Sunday 5 June 2016

Can I2C be used with momentary sensors?


[edit: clarifying the question] Is it possible to see events on I2C slaves, or a functional equivalent?



I'm brainstorming a new project. I'm using an ESP-12F as a main logic board to control and receive input from various connected modules (e.g. pushbutton, beam sensor, solenoid valve, shutter trigger) Each module (slave) is PIC based, and communicates with the ESP-12 (master) using I2C. Sending commands for valves and triggers over I2C is straightforward. I'm not sure how to utilize I2C for slave-triggered momentary events though.


Should I just keep sending status requests to those modules and look for changes that way? I'm also considering using XOR logic to flip the level of another line, which I can detect via interrupt to trigger the status request.


My device is timing sensitive, I'd like to get a response to a trigger down to maybe 50-100 microseconds.


I'm new to all of this so feel free to correct me on anything fundamental I'm missing.



Answer



The terms of art here are Polling, i.e. repeatedly checking the sensor for changes, vs Interrupt, being alerted on demand of a change.

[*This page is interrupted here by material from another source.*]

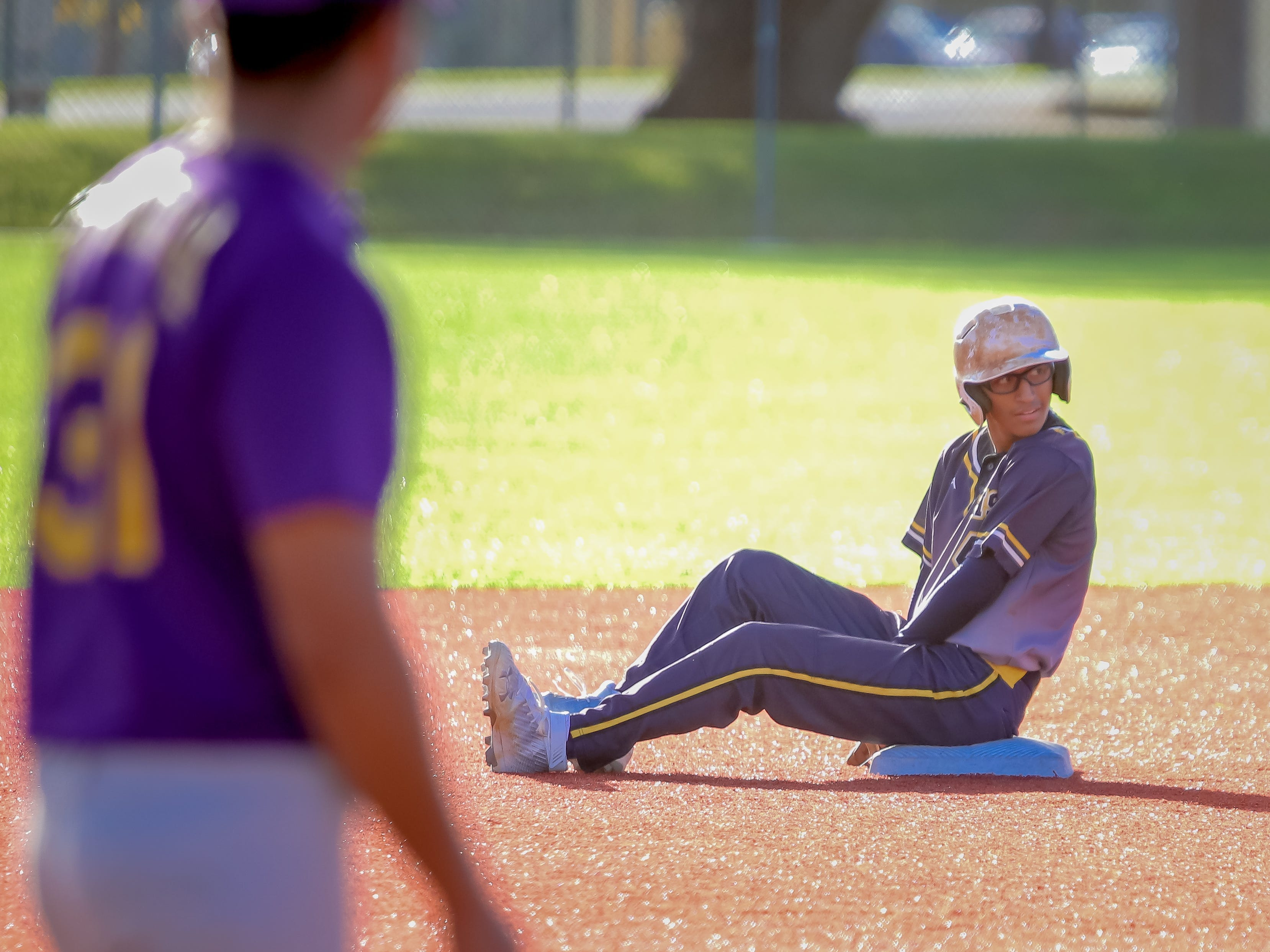 Ruben Ramirez of Guam High sits on second base after an attempt to steal.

No, I2C does not provide an Interrupt protocol directly. A subset of I2C, called SMBUS, does. It has the SMBALERT#, which the Host device has a single Interrupt pin which all the slave devices can attach to, and when triggered, the Host will read from the special Alert Response Address (0001 100x), and any slave that has a pending alert will write it's specific address. The Host then reads directly from it. If more than one is pending an Alert, arbitration takes place, and the Host will need to read from the ARA multiple times.


Neat trick, you can skip the interrupt pin, and poll from the ARA anyway, and then only if you get a valid address do you try to read from the slave. This can cut down the number of times you try to poll, if you have multiple slave devices.


Of course, you can implement this on I2C quite easily, if you can program the slave devices and the host device.


Alternatively, you can make all the micro controllers masters and slaves, implementing an I2C Multi-Master setup. Have the modules become masters and write to your main device. Then your main device switches to master mode, to read back.



Or just leave your main device as a slave and have the modules as masters write to it on demand as needed.